**WHAT YOU WILL DO:** Lay out the lines between the one containing "Could you tell me which of" and the one containing "5.86 metres", inclusive, as a Markdown table with the columns Row and Line, leaving out blank lines.

**TASK INPUTS:**

::::::

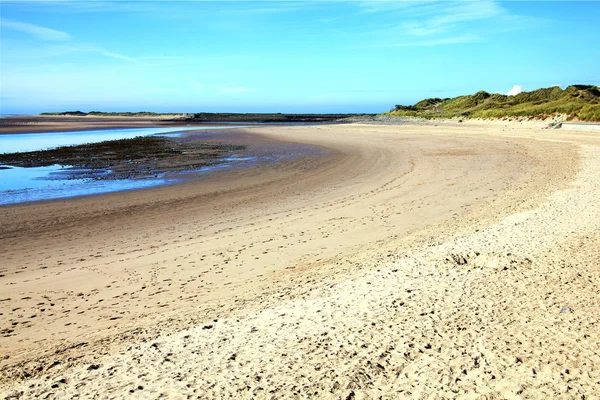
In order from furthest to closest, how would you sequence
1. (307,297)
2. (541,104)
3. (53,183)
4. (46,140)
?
(541,104), (46,140), (53,183), (307,297)

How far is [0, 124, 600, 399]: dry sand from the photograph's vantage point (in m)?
4.08

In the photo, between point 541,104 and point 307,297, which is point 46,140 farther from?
point 541,104

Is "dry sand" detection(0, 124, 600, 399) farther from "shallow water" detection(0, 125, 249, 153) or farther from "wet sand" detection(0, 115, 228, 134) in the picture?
"wet sand" detection(0, 115, 228, 134)

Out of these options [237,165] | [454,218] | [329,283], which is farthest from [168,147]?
[329,283]

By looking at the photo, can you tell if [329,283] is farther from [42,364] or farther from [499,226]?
[499,226]

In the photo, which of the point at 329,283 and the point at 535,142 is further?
the point at 535,142

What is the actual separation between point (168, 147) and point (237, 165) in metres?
10.4

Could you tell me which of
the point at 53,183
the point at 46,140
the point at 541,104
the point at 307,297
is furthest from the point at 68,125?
the point at 307,297

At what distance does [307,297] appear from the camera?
5.86 metres

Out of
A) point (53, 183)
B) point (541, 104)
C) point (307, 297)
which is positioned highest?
point (541, 104)

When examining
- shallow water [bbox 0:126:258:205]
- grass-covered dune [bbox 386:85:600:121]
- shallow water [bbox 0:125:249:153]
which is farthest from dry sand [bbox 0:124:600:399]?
grass-covered dune [bbox 386:85:600:121]

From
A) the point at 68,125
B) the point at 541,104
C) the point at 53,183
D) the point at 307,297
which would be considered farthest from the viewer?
the point at 68,125

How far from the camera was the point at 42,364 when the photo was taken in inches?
178

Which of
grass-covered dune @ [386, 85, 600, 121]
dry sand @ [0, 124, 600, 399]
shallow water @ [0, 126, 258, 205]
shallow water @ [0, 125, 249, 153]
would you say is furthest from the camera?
grass-covered dune @ [386, 85, 600, 121]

::::::

**ANSWER TO THIS EXERCISE:**
| Row | Line |
|---|---|
| 1 | Could you tell me which of |
| 2 | the point at 53,183 |
| 3 | the point at 46,140 |
| 4 | the point at 541,104 |
| 5 | the point at 307,297 |
| 6 | is furthest from the point at 68,125? |
| 7 | the point at 307,297 |
| 8 | At what distance does [307,297] appear from the camera? |
| 9 | 5.86 metres |